VSE = Very Short Experiment. After VSL (Very Short List). I did this experiment yesterday. It took the whole day but the results were clear by noon.

At about 7 am I took 4 tablespoons of flaxseed oil (Spectrum Organic). I measured my mental function with a letter-counting test. Here is what happened.

RT results

My reaction times decreased 2-3 hours after drinking the flaxseed oil. Over the next 6-8 hours they returned to baseline.

For cognoscenti, here are the accuracy data:

accuracy results

Accuracy was fairly constant.

These results resemble earlier time-course measurements (here and here). What pleases me so much is not the confirmation — after the earlier two results I had found the dip a third time and had found that olive oil does not cause a dip — but how fast and clear the main result (the dip) was. I could have done a mere four tests (7, 8, 10, 11 am) and found interesting results — I knew that the 8 am test was too early to see a difference so it would have been two tests “before” and two “after”. Six hours of testing can say something interesting about what we should eat and how to make our brains work best.

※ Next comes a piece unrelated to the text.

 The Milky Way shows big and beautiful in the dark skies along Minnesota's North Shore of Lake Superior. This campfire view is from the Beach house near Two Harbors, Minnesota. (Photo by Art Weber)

If you’ve been reading this blog you won’t be surprised that flaxseed oil helps; what’s new is how easily I can test a big wide world of foods. Salmon, trout, herring, fish oil, olive oil, canola oil, walnut oil, soybean oil, and so on. All sources of fat. Not to mention eggs.

I take 4 tablespoons of flaxseed oil most days; I am not suffering from too little omega-3, as most people are. This improvement is on top of the improvement produced by getting enough omega-3 most days. If I stopped taking flaxseed oil, my mental function would slowly get worse, as an earlier experiment (here and here) showed.

Can Professors Say the Truth? (radio show)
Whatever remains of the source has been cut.